Mom-and-pop restaurants are a-plenty in China — straight-up dives whose only characteristics are cheap and dirty. A lot of times they don’t even have real names, their signs simply stating 成都小吃 (Chengdu xiaochi, Chengdu small eats) or 家常菜 (jia chang cai, home-style food). They serve more or less the same food — staple cold dishes, standard meat and vegetable stir-fries, stir-fried noodles, fried rice. They serve what their names imply (except in the case of Chengdu xiaochi, which don’t actually serve authentic snacks from Chengdu, but just generic quick dishes that have become ubiquitous all across China).
If it helps, just think of Chinese takeouts in the U.S. In fact, I’m pretty sure they are based on these 成都小吃 and 家常菜 places, right down to the stark decor, fluorescent/dull lighting, identical menus and convenience.

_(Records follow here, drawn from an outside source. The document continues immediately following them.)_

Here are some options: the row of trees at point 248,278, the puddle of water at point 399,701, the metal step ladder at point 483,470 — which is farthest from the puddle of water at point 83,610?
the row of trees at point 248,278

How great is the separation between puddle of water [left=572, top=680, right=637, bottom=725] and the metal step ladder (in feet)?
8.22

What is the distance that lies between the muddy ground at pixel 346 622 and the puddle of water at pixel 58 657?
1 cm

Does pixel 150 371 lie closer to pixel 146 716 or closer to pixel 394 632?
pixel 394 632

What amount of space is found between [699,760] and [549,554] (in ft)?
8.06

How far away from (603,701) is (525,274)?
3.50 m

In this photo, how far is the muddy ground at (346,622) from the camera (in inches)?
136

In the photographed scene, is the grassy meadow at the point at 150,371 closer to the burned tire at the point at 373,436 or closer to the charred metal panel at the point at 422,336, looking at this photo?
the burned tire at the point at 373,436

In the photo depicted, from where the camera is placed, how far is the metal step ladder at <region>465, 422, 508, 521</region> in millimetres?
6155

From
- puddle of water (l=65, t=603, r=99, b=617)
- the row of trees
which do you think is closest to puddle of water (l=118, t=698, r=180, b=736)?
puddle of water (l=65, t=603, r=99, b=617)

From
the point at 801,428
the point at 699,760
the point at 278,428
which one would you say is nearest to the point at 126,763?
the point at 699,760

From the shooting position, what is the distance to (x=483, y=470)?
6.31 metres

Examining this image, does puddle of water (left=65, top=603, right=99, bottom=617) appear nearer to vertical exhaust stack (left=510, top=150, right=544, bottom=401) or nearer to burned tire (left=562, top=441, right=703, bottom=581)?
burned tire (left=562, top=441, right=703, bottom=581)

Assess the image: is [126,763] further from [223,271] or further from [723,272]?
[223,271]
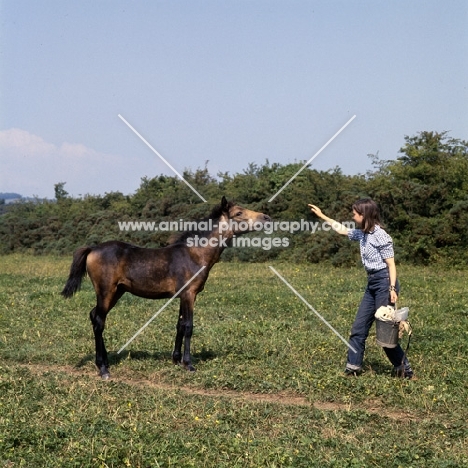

Plus they are almost always run by immigrants. Of course, the main difference is the food on offer and the takeout containers. Don’t judge me if I say that, sometimes, I crave American-Chinese takeout. Like fried chicken wings and wonton crackers. The stuff my Chinese parents never make and only Chinese takeouts in the U.S. (and maybe other Western countries?) can make. In fact, I’ve often wondered how an American-Chinese takeout joint would fare in China. Would laowais* appreciate greasy comfort fare that isn’t in the form of a burger or pasta or sandwich, but is instead a bastardized version of the cuisine of the very country in which they live?
I can’t speak for others, but I probably would! And finally a place in Shanghai has opened to answer my question. I’m not sure about their concept of an upscale Chinese takeout that isn’t a takeout or cheap, but beggars can’t be choosers. I’m just glad it’s not in Beijing, which would make it hard to fight my craving for an American-style fried egg roll. Those things are awful. But I still want one (two).
* Obviously, the Chinese would hate it.